:: Work to complete ::
- A) In the forum thread about getting a New Zealand pilot license, why does Grayburg want to hear what NZHUMPHREY finds out? Answer in one to three sentences.
- B) Translate this sentence from the forum thread about getting a New Zealand pilot license into Spanish: "Does anyone know the quickest way for a FAA ATPL holder to get a NZ ATPL?"
- C) In the forum thread about getting a New Zealand pilot license, retype the text between "## topcat83 (Apr" and "bet they'll know!", inclusive.
(Beginning of Passage to read)
# Pilot



## NZHUMPHREY (Sep 12, 2013)

Does anyone know the quickest way for a FAA ATPL holder to get a NZ ATPL?
I have heard converting to the Australian ATPL first then NZ. I would welcome any info on where and how to do this, besides the Government web sites. i.e. schools or web based classes?

Thx


----------



## topcat83 (Apr 16, 2009)

NZHUMPHREY said:


> Does anyone know the quickest way for a FAA ATPL holder to get a NZ ATPL?
> I have heard converting to the Australian ATPL first then NZ. I would welcome any info on where and how to do this, besides the Government web sites. i.e. schools or web based classes?
> 
> Thx


Try contacting Welcome to the International Aviation Academy of New Zealand Ltd - bet they'll know!


----------



## NZHUMPHREY (Sep 12, 2013)

Thanks for info I will let you know how it goes.


----------



## Grayburg (Sep 13, 2013)

This is a bit of a reverse info request but I'd be keen to know what you discover as I haven't actually come across this before.


----------



## NZHUMPHREY (Sep 12, 2013)

NZHUMPHREY said:


> Thanks for info I will let you know how it goes.


I did call reference from the previous thread, And spoke with "JAY" . It seems there is not a particular place one can attend, or enroll , or buy a DVD etc ( Like in the USA) where you can get this done when you need to.
He said there are classes that certain flight schools may offer your its at their discretion.
He Also Suggested the CAANZ.


----------
(End of Passage to read)
(Beginning of The data)
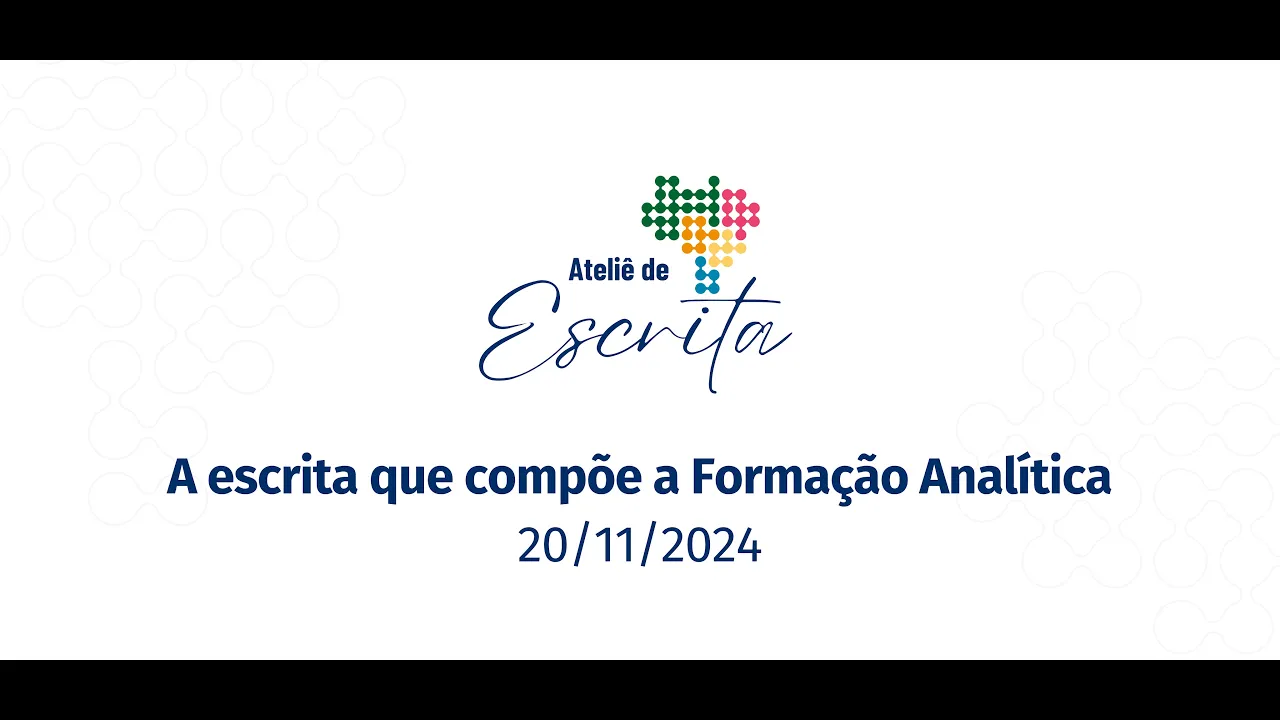 Ateliê de
Escrita

A escrita que compõe a Formação Analítica
20/11/2024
(End of The data)
:: Answers ::
- A) Grayburg wants to hear the results because Grayburg hasn't come across this kind of request before. Grayburg also calls it "a bit of a reverse info request."

- B) ¿Alguien sabe cuál es la forma más rápida para que un titular de una ATPL de la FAA obtenga una ATPL de Nueva Zelanda?

- C)
## topcat83 (Apr 16, 2009)

NZHUMPHREY said:


> Does anyone know the quickest way for a FAA ATPL holder to get a NZ ATPL?
> I have heard converting to the Australian ATPL first then NZ. I would welcome any info on where and how to do this, besides the Government web sites. i.e. schools or web based classes?
> 
> Thx


Try contacting Welcome to the International Aviation Academy of New Zealand Ltd - bet they'll know!